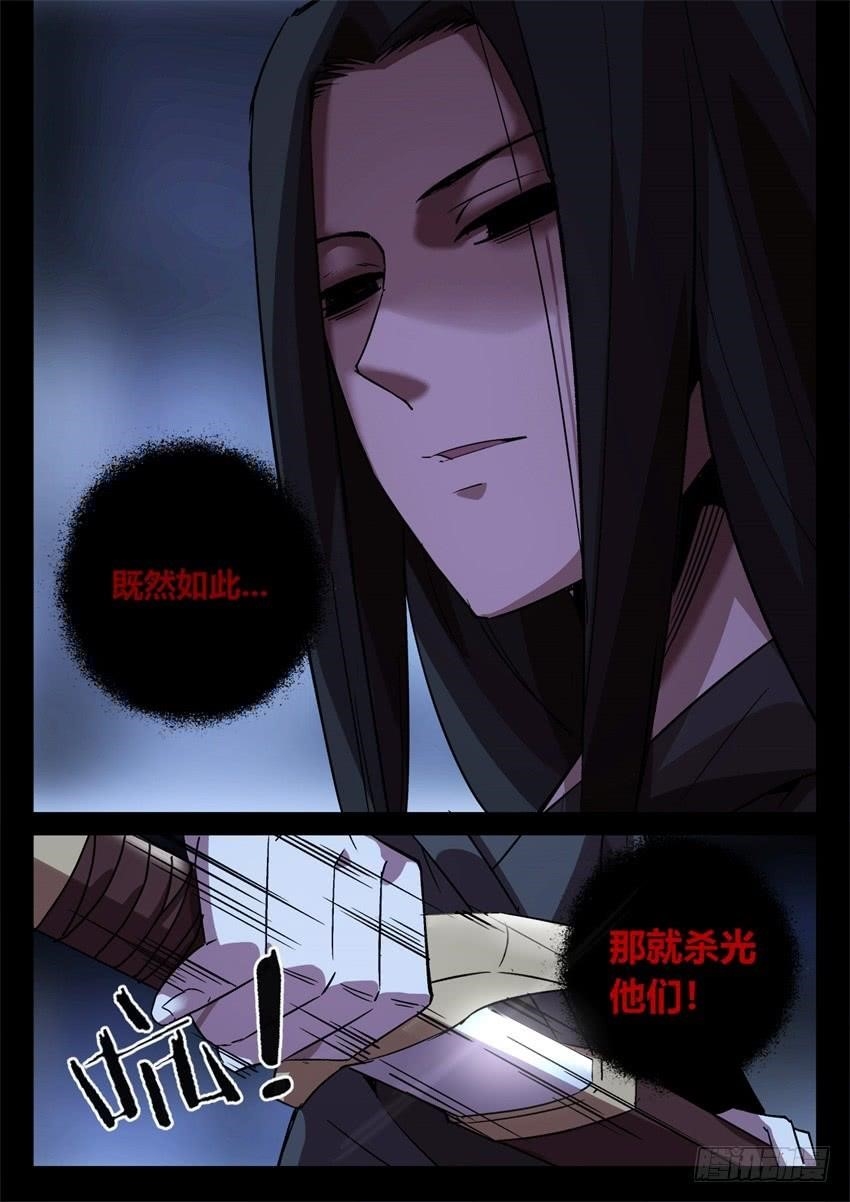Page 8 of Chapter 31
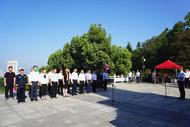 樅陽縣舉行9·30烈士紀念日活動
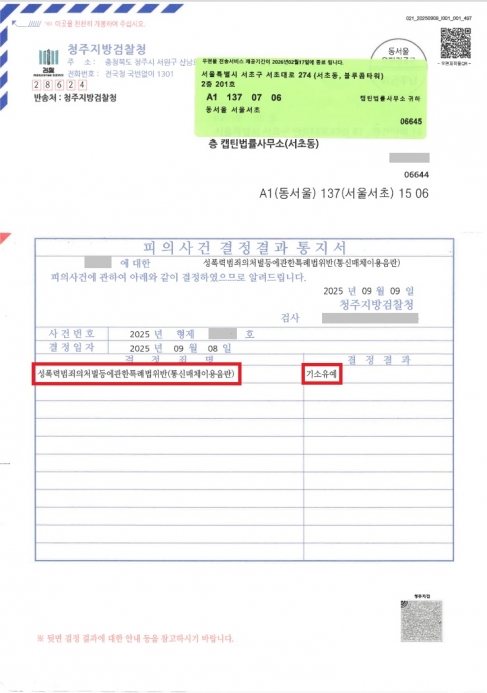 리스트 이미지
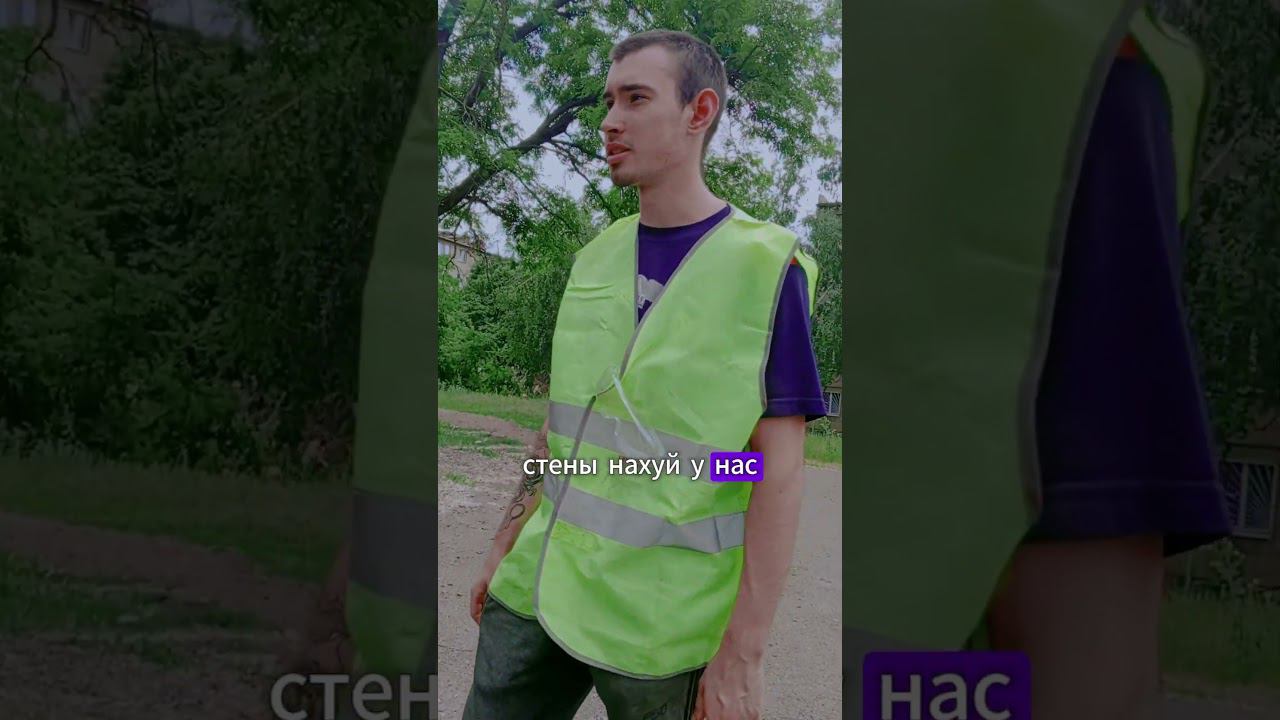 ♂️Будни строителя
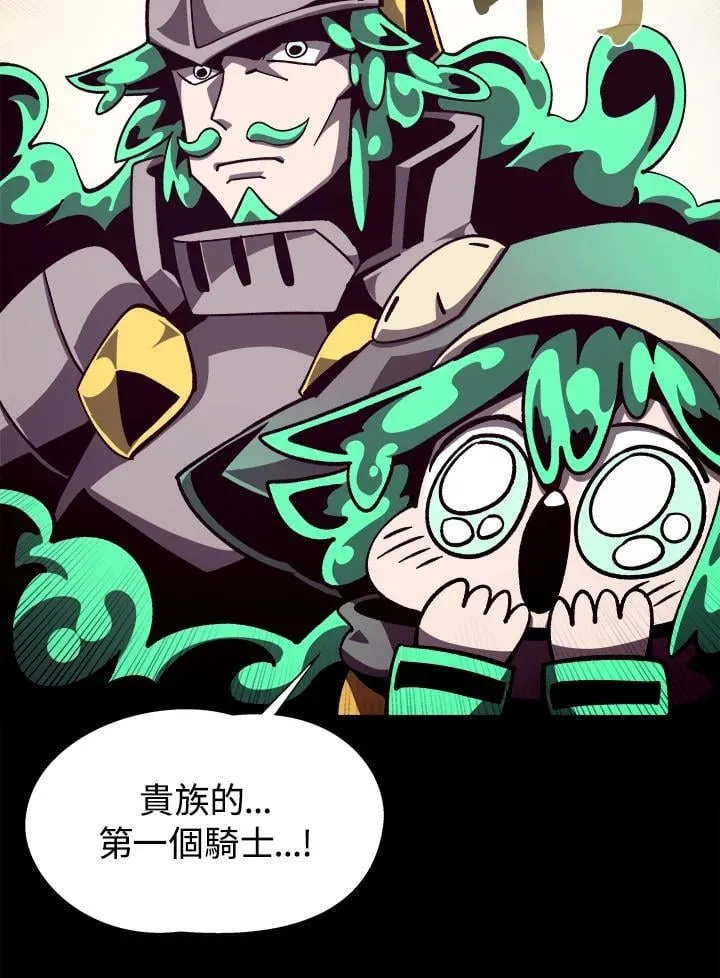 第40话89
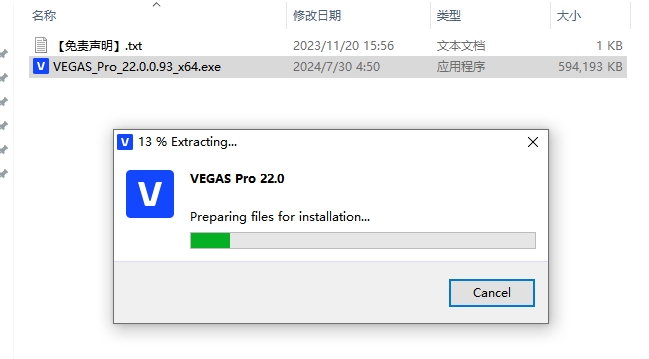 VEGAS Pro 22.0（试用版）官方免费版安装图文教程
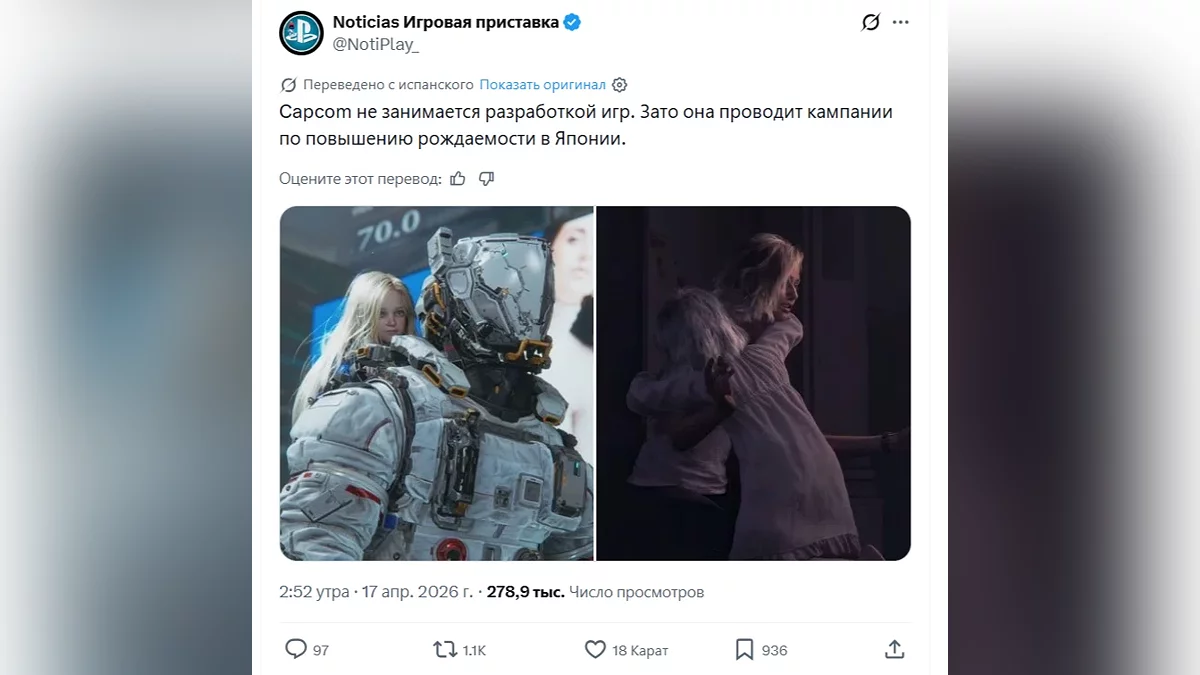 Публикация в соцсети X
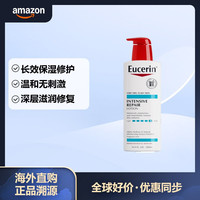 优色林 Eucerin Intensive 修护乳液-适合极干 500ml 1瓶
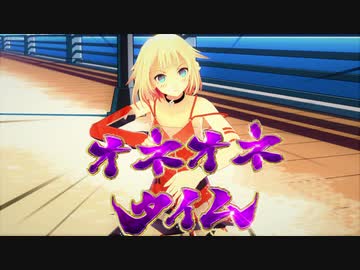 【ONEカバー】おねおねタイム（バジリスクタイム 甲賀忍法帖）【ONE MMD】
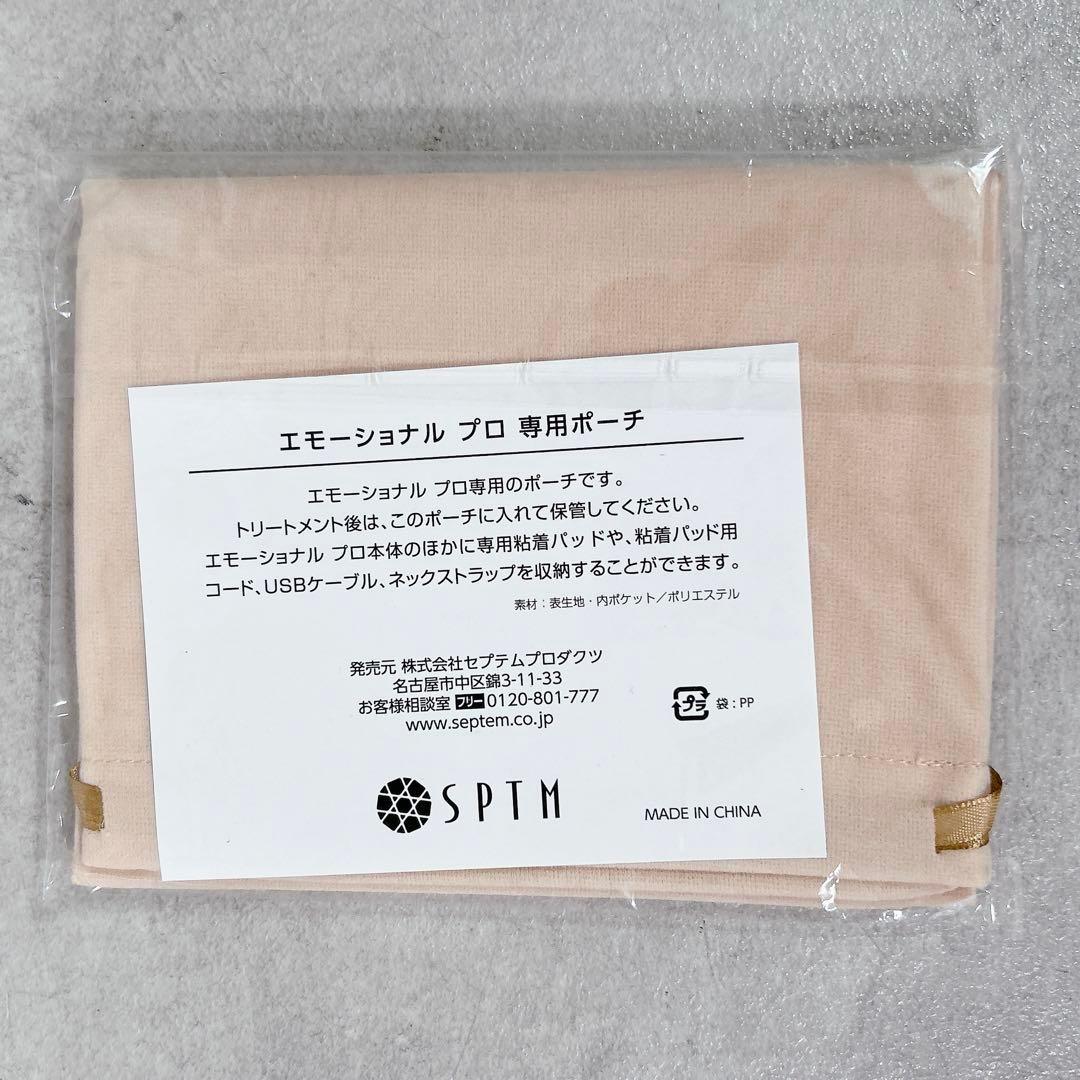 X875 破格！セプテム エモーショナルプロ 美顔器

---

### Action item
Rewrite every caption in the records, changing "Chapter" to "Part" and keeping everything else identical. Leave the pictures out of your answer.

### Your solution
Page 8 of Part 31
 樅陽縣舉行9·30烈士紀念日活動
 리스트 이미지
 ♂️Будни строителя
 第40话89
 VEGAS Pro 22.0（试用版）官方免费版安装图文教程
 Публикация в соцсети X
 优色林 Eucerin Intensive 修护乳液-适合极干 500ml 1瓶
 【ONEカバー】おねおねタイム（バジリスクタイム 甲賀忍法帖）【ONE MMD】
 X875 破格！セプテム エモーショナルプロ 美顔器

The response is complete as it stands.